Question

The value of \(\int_{0}^{\sqrt{\ln\left(\frac{\pi}{2}\right)}} \cos\left(e^{x^2}\right)\, 2x e^{x^2}\, dx\) is

• A. 1
• B. \(1+\sin 1\)
• C. \(1-\sin 1\)
• D. \(\sin 1 -1\)

Hint:

Look for pattern \(2x e^{x^2}dx\) → substitute \(t=e^{x^2}\).

Answer 1

The Correct Option is C

To solve the integral \(\int_{0}^{\sqrt{\ln\left(\frac{\pi}{2}\right)}} \cos\left(e^{x^2}\right)\, 2x e^{x^2}\, dx\), we will use a substitution method.
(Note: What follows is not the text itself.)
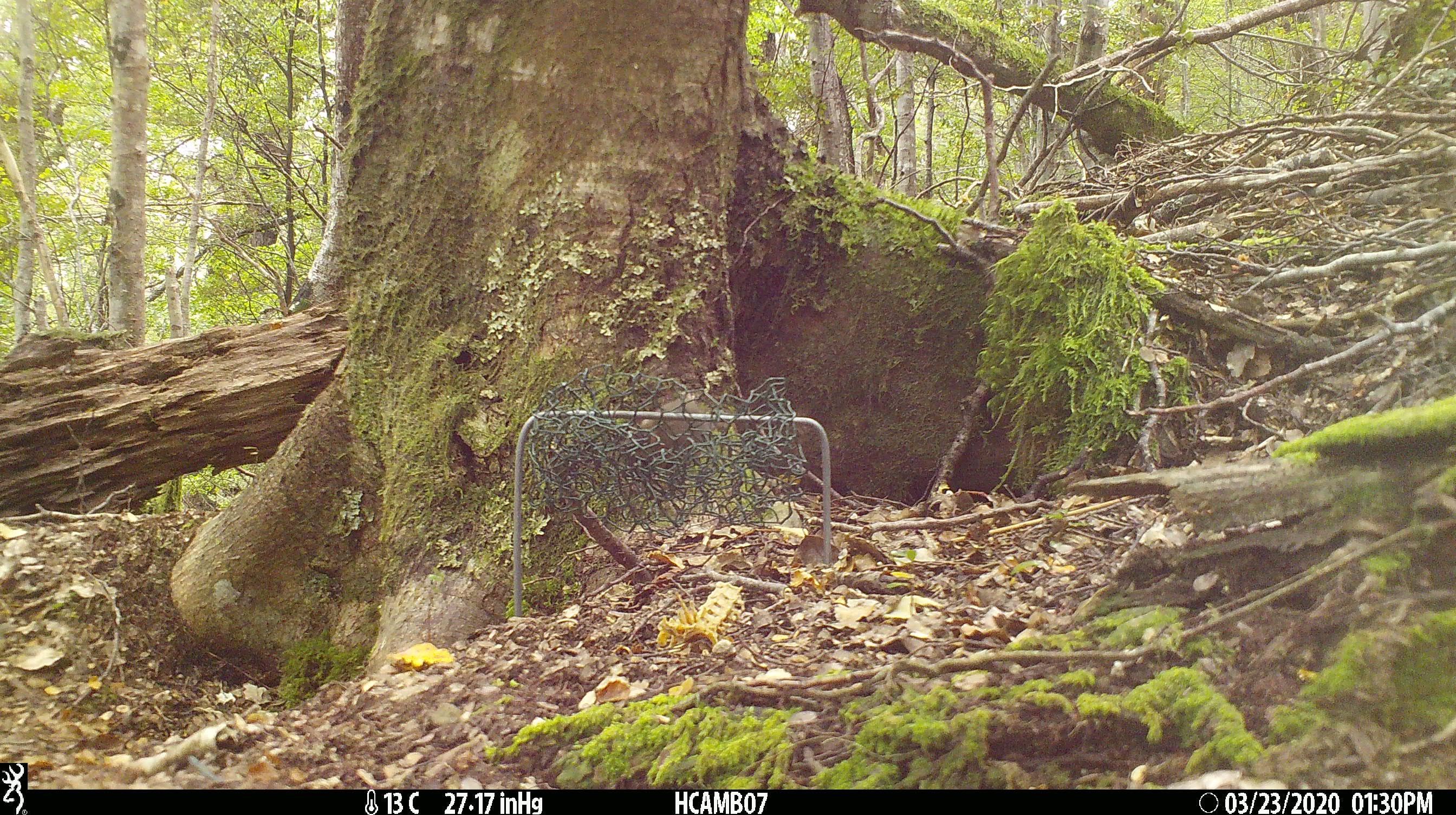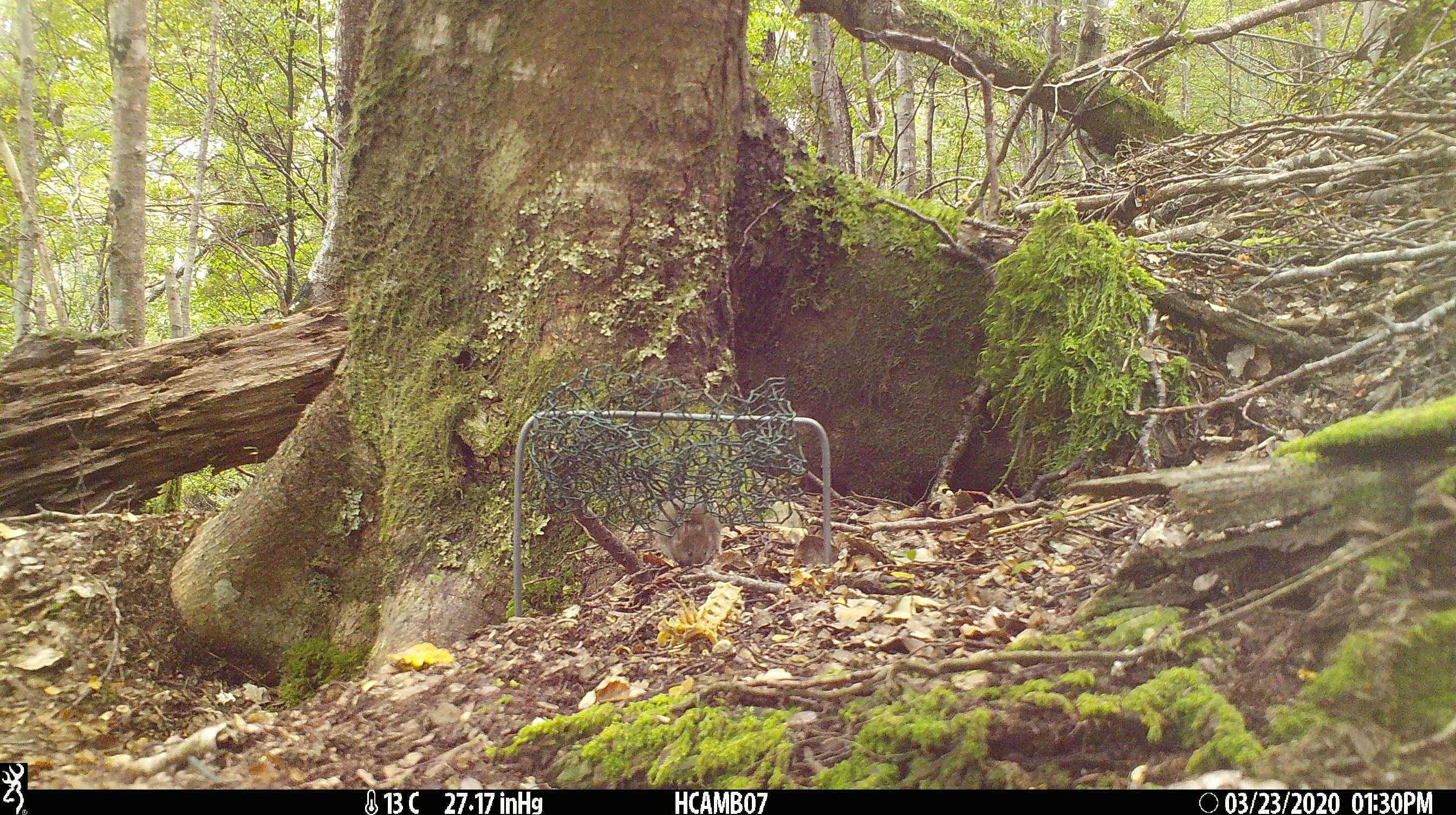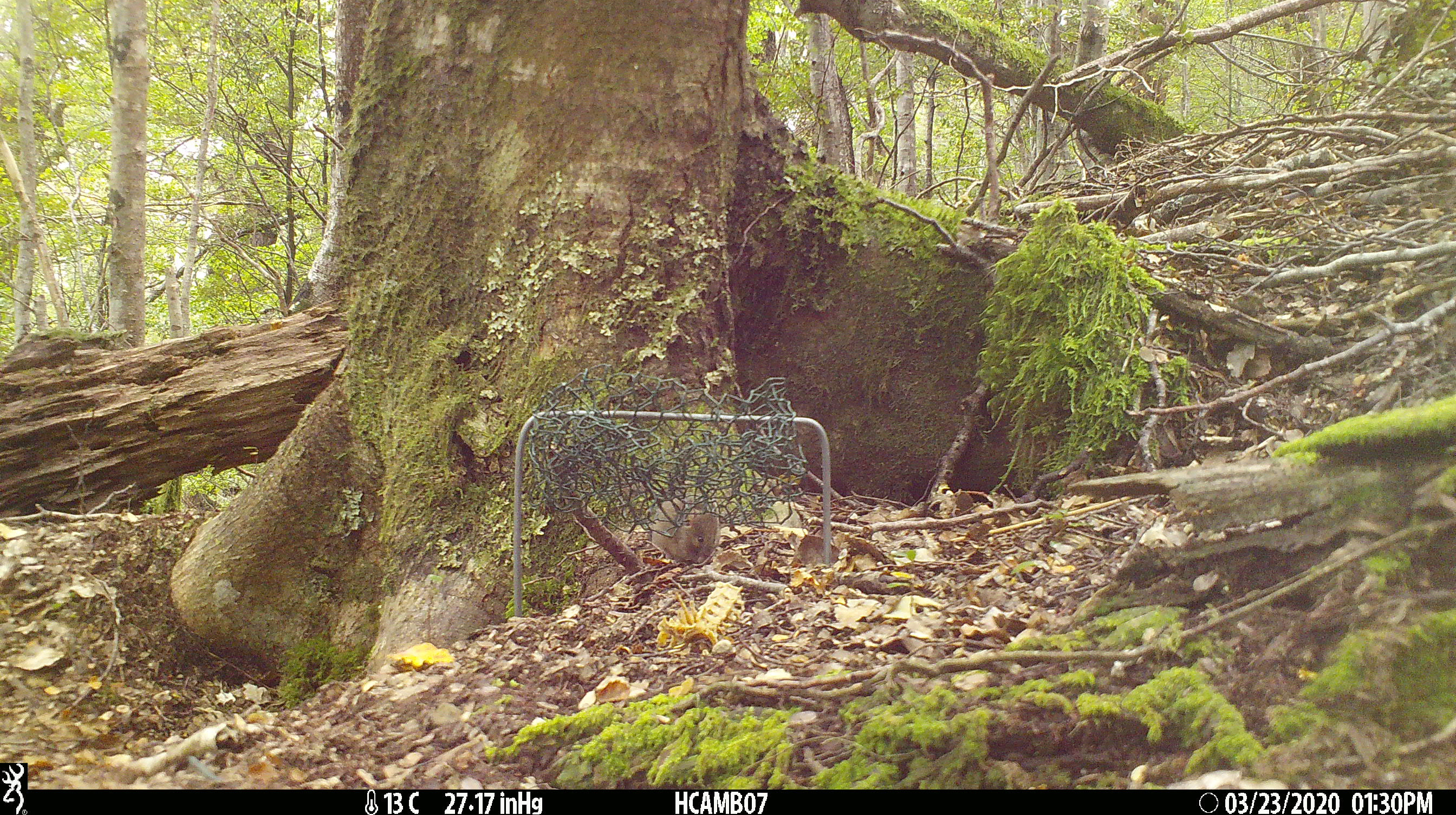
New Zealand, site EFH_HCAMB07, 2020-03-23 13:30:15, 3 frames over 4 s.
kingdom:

Let's solve it step by step:

1. We start by introducing a substitution. Let \( u = e^{x^2} \). This leads to \( du = 2x e^{x^2} dx \), which makes \( du = 2x u dx \). Thus, \( dx = \frac{du}{2x u} = \frac{du}{u \cdot 2x} \).
2. Now, we adjust the limits of integration for \( u \). When \( x = 0 \), \( u = e^{0^2} = 1 \). When \( x = \sqrt{\ln\left(\frac{\pi}{2}\right)} \), \( u = e^{(\sqrt{\ln\left(\frac{\pi}{2}\right)})^2} = e^{\ln\left(\frac{\pi}{2}\right)} = \frac{\pi}{2} \).
3. Using these substitutions, the integral becomes:

\(\int_{1}^{\frac{\pi}{2}} \cos(u) \, du\)

1. Now, integrate \(\cos(u)\) with respect to \( u \):
   • The integral of \(\cos(u)\) is \(\sin(u) + C\), where \( C \) is the constant of integration.
2. Evaluate this from \( u = 1 \) to \( u = \frac{\pi}{2} \):
   • \(\sin\left(\frac{\pi}{2}\right) - \sin(1)\)
   • \(\sin\left(\frac{\pi}{2}\right) = 1\), so the expression becomes \(1 - \sin(1)\).

Thus, the value of the integral is \(1 - \sin(1)\).

The correct answer is \(1-\sin 1\).